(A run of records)
####

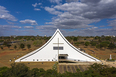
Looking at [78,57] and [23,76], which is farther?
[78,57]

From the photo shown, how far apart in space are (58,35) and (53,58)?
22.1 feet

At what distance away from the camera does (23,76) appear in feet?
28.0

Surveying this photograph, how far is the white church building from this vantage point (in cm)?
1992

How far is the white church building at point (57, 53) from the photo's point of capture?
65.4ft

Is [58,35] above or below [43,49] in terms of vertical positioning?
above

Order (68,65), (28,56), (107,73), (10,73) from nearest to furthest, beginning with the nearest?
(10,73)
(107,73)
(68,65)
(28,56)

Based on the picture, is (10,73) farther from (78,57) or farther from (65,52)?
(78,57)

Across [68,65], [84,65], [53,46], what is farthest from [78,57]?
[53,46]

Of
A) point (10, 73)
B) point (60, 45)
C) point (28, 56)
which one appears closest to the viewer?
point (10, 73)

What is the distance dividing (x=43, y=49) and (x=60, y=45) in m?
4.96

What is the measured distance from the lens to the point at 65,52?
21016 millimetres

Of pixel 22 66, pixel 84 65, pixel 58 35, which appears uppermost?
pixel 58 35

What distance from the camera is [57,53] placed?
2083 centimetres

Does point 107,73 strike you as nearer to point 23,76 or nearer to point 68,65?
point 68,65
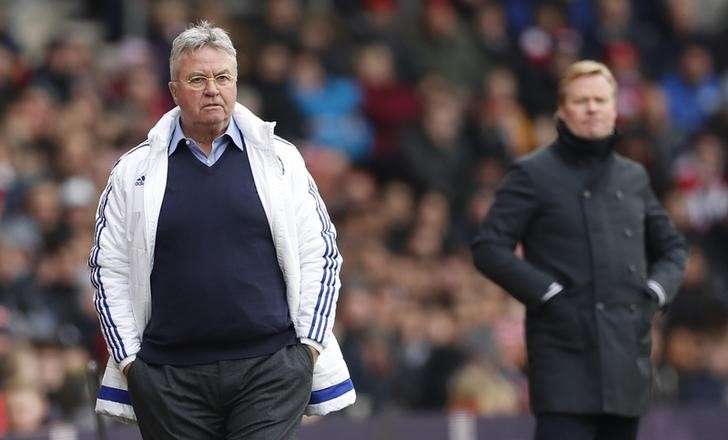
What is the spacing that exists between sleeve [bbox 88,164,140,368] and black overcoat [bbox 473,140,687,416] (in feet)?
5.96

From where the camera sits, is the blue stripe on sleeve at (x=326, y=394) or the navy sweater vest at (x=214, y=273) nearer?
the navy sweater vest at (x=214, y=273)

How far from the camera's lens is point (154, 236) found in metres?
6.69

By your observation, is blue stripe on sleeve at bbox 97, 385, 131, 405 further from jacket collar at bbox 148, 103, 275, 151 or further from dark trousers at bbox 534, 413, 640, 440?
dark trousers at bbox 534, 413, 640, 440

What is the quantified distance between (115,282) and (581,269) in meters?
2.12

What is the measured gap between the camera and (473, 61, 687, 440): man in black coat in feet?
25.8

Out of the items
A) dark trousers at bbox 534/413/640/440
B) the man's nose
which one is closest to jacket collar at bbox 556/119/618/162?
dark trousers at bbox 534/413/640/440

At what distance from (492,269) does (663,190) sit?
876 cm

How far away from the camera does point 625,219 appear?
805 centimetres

####

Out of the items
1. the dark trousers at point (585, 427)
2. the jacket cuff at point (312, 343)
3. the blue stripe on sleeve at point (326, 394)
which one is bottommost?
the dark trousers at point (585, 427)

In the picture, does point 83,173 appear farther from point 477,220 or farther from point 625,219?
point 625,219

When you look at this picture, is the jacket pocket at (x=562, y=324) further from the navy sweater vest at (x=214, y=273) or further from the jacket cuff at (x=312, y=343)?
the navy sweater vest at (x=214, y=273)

####

What is needed. Please reproduce the lines starting with the line that contains "From where the" and going on through the line that contains "805 centimetres", both included.

Answer below.
From where the camera sits, is the blue stripe on sleeve at (x=326, y=394) or the navy sweater vest at (x=214, y=273) nearer?
the navy sweater vest at (x=214, y=273)

How far from the camera's lens is point (154, 236) found in metres?
6.69

By your observation, is blue stripe on sleeve at bbox 97, 385, 131, 405 further from jacket collar at bbox 148, 103, 275, 151 or further from dark trousers at bbox 534, 413, 640, 440?
dark trousers at bbox 534, 413, 640, 440

What is the quantified distance between (115,282) and (581,269) in meters?
2.12

What is the measured gap between the camera and (473, 61, 687, 440): man in black coat in feet?
25.8

Out of the items
A) dark trousers at bbox 534/413/640/440
B) the man's nose
which one is closest to jacket collar at bbox 556/119/618/162?
dark trousers at bbox 534/413/640/440

At what distance from (492,269) does (663,190) sit?
876 cm

How far away from the camera does point 625,219 appear?
805 centimetres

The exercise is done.